The Virginia legislature late last week approved a measure that would extend full state income-tax exemptions to all retirees--including those from the private sector--if they earn $16,000 a year or less.
The measure, which also would phase in partial tax exemptions for retirees with income of up to $40,000, will deplete the entire $70 million remaining in the state’s “rainy day” fund, said Chris Bridge, a spokesman for Gov. Gerald L. Baliles.
Lawmakers returned to Richmond for a four-day special session last week to address a U.S. Supreme Court ruling last month ordering states to give equal tax treatment to federal, state, and local retirees.
The High Court’s ruling could affect as many as 23 states, most of which exempt the benefits of state and local retirees, but not retired federal workers, from taxation. (See Education Week, April 26, 1989.)
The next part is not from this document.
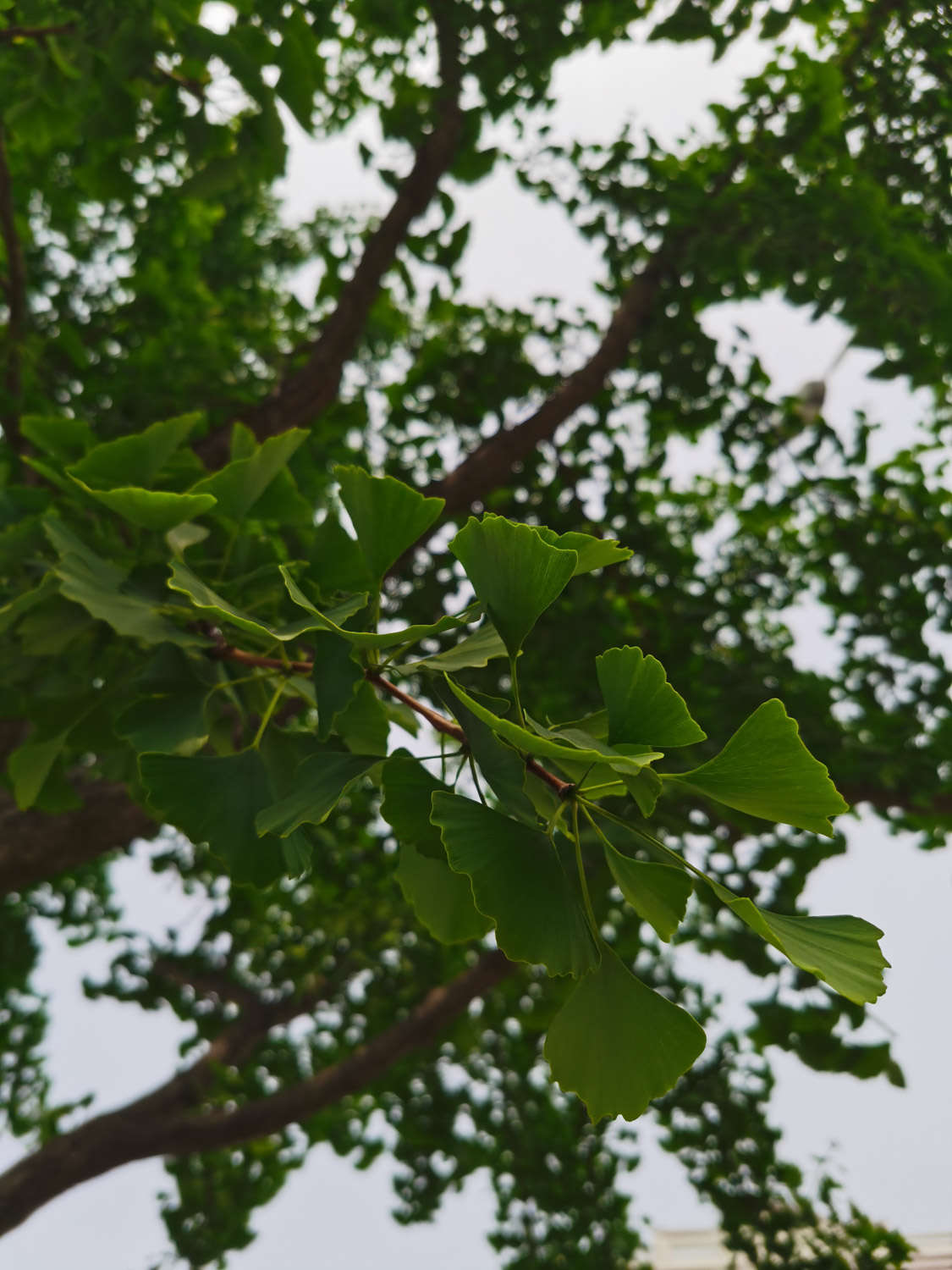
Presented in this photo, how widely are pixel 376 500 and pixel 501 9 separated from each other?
8.39 feet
Virginia, which has some 200,000 federal workers who pay $150 million a year in income taxes, was among the states hardest hit by the Court’s ruling.
According to the Federation of4Tax Administrators, exempting federal pensioners from paying all state income tax could cost the states about $500 million. That amount could rise to as much as $2.5 billion if states are required to provide federal pensioners with refunds for the past three to five years.
Although the High Court’s ruling required tax equity only for federal pensioners, states have come under pressure to extend tax breaks to retir8ees from the private sector as well.
Such pressure was particularly keen in Virginia, where elections for governor and all seats in the House of Delegates will be held this fall.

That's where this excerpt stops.